Tiles provides Mozilla (including our local communities) new ways to interact with and communicate with our users. (If you’ve been using a pre-release Firefox build, you might have seen promotions for Citizenfour, a documentary about Edward Snowden and the NSA, appearing in your new tab in the past few weeks.)
Tiles also offers Mozilla new partnership opportunities with advertisers and publishers all while respecting and protecting our users. These sponsorships serve several important goals simultaneously by balancing the benefits to users of improved experience, control and choice, with sustainability for Mozilla.
What users currently see in the New:Tab page on Firefox desktop will continue to evolve, just like any digital product would. And it will evolve along the lines I discussed earlier here. Above all, we need to earn and maintain users’ trust.
You can learn more about Tiles here.
Looking ahead
User control and transparency are embedded in all of our design and architecture, and principles that we seek to deliver our users throughout their online life: trust is something that you earn every day. The Tiles-related user data we collect is anonymized after we receive it – as it is for other parts of Firefox that we instrument to ensure a good experience. And of course, a user can simply switch the new tab page Tiles feature off. One thing I must note: users of ad blocking add-ons such as Ad Block Plus will see adverts by default and will need to switch Tiles off in Firefox if they wish to see no ads in their New Tab page. You can read more about how we design for trust here. (Note: AdBlock Plus is not a Mozilla product and their content blocking mechanism is under their control. We expect that they may add support for the Tiles in future releases)
With the testing we’ve done, we’re satisfied that users will find this an experience that they understand and trust – but we will always have that as a development objective. You can expect us to iterate frequently, but we will never assume trust – we will always work to earn it. And if we do have and maintain that trust, we can create potentially the best digital advertising medium on the planet.

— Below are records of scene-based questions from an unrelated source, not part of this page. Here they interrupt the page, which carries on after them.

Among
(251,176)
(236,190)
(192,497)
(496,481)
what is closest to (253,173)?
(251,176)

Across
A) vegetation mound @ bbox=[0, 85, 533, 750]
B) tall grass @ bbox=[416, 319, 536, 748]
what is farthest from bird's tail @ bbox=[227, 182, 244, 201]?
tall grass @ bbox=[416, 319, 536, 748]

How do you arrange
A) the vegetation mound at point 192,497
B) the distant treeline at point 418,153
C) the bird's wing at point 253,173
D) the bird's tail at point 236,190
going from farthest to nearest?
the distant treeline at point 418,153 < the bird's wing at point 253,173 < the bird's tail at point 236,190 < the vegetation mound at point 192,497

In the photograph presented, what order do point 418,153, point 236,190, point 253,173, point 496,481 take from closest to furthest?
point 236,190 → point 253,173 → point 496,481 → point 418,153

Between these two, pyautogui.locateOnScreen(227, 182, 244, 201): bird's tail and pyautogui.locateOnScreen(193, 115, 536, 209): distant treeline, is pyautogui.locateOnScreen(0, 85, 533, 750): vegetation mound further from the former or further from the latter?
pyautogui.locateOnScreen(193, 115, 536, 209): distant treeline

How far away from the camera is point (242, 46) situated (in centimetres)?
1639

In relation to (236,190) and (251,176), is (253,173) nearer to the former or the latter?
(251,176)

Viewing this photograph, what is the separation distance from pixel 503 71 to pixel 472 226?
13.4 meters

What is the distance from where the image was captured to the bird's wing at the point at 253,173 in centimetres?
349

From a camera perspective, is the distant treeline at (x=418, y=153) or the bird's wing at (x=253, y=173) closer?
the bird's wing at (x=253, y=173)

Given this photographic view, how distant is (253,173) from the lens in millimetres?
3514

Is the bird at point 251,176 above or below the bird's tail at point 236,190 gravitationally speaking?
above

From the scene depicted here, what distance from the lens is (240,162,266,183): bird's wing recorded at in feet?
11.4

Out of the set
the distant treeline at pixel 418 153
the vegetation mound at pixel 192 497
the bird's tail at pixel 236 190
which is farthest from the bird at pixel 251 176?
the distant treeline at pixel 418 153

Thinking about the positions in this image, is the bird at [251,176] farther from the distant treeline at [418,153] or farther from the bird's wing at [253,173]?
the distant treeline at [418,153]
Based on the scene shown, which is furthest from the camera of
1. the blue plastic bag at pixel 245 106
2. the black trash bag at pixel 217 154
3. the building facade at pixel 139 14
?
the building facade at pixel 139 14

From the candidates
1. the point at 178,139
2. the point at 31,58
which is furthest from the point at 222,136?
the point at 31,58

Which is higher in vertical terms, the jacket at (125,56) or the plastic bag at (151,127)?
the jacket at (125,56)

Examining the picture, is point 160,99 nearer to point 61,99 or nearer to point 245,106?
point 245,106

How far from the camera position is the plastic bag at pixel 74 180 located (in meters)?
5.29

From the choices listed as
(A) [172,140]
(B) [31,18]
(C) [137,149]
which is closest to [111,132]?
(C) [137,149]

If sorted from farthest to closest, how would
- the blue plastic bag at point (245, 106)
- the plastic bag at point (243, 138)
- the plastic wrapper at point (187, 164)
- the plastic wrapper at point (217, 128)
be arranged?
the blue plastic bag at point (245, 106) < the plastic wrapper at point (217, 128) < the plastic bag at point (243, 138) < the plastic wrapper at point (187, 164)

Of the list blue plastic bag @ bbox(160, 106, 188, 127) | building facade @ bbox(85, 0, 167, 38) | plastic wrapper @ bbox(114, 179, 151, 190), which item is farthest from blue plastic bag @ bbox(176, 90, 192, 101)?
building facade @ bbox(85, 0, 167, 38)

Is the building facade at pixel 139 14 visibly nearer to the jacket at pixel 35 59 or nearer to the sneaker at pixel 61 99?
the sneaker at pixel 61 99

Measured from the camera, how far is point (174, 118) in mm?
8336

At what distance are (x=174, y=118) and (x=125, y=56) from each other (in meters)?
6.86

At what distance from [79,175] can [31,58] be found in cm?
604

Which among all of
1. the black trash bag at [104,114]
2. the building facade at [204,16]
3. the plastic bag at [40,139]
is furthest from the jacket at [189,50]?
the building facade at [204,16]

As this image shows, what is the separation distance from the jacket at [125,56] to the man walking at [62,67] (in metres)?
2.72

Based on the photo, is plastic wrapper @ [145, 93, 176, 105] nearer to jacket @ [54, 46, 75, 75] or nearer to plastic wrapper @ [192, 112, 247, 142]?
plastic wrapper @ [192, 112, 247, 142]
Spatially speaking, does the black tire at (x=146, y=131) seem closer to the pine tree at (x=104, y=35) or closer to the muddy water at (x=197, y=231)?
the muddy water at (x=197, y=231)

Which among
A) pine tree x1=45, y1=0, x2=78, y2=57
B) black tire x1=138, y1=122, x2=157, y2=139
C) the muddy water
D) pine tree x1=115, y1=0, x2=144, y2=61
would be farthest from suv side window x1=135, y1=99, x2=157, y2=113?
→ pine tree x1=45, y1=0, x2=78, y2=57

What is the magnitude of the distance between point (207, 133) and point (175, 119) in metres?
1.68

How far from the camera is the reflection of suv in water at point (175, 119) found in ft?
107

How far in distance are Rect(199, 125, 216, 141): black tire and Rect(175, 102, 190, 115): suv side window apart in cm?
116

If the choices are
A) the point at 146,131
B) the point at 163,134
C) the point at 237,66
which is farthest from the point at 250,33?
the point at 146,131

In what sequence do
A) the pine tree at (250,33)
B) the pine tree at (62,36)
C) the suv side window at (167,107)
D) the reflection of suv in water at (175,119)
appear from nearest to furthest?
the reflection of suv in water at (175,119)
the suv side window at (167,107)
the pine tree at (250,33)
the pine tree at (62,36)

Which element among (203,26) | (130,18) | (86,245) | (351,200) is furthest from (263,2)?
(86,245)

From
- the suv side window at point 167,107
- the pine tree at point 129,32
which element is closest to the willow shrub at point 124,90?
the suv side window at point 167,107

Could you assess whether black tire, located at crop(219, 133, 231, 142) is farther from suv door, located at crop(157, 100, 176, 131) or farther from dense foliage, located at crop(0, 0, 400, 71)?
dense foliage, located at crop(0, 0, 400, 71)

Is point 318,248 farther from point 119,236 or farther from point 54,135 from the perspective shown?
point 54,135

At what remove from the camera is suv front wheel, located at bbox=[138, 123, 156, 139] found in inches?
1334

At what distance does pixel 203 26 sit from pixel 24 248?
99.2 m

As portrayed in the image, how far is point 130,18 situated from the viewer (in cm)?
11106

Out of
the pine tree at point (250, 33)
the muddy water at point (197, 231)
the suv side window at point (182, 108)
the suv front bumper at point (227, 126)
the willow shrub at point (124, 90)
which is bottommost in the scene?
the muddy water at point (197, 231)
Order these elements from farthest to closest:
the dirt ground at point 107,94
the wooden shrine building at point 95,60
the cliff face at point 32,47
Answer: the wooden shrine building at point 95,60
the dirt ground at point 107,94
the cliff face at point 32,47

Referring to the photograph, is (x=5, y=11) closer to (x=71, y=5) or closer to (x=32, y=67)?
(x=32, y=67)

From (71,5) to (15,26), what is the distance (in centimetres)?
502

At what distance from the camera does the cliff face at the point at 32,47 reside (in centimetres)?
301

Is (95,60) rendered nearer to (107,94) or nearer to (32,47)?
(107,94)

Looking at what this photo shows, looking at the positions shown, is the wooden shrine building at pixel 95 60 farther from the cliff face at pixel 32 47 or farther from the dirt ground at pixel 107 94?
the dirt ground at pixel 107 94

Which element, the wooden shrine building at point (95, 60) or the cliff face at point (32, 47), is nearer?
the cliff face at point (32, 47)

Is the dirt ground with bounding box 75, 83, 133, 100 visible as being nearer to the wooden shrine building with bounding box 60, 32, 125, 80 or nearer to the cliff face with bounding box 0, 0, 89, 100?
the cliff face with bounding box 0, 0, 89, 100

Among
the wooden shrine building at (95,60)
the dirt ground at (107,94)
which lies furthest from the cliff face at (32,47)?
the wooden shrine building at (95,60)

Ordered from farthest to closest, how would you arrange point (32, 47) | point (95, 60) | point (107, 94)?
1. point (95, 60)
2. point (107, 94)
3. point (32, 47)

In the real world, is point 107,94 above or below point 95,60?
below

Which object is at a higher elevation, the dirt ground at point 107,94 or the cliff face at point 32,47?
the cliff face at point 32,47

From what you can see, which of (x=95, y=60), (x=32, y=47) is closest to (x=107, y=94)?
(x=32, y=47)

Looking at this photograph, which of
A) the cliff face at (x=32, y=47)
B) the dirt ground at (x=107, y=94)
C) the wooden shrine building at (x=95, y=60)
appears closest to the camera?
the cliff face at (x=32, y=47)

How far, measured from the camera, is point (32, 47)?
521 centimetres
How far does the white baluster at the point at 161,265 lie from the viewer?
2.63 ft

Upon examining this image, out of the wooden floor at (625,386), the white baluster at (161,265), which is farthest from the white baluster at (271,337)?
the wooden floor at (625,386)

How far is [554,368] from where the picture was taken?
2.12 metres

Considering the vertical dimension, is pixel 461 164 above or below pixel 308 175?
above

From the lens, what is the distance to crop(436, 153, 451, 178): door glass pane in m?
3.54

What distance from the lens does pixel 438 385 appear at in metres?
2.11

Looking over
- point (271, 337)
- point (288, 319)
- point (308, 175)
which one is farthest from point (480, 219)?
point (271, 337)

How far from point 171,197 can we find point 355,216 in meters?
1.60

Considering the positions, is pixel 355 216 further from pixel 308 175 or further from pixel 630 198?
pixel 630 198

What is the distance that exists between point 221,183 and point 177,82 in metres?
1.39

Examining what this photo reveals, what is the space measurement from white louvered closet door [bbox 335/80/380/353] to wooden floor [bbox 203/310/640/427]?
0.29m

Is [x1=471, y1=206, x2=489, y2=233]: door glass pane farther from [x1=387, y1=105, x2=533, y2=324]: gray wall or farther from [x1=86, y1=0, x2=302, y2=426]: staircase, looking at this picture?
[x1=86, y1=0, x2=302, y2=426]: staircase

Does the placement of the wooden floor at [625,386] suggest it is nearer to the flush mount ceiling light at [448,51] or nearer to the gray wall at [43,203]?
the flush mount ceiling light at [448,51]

We believe that we can do this, and offer a better way to deliver and to receive adverts that users find useful and relevant. And we also believe that this is a great opportunity for advertisers who share our vision, and who wish to reach their audience in a way that respects them and their trust. If that’s you, we want to hear from you. Feel free to reach out to contentservices@mozilla.com.
And a big thank you to our initial launch partners, CVS Health, Booking.com, and Citizenfour who see our vision and are supporting Mozilla to have greater impact in the world.
* that list in full:
Argentina, Australia, Austria, Belarus, Belgium, Brazil, Canada, Chile, Colombia, Ecuador, France, Germany, Hong Kong, Japan, Kazakhstan, Mexico, New Zealand, Peru, Russia, Saudi Arabia, Spain, Switzerland, United Kingdom, United States and Venezuela.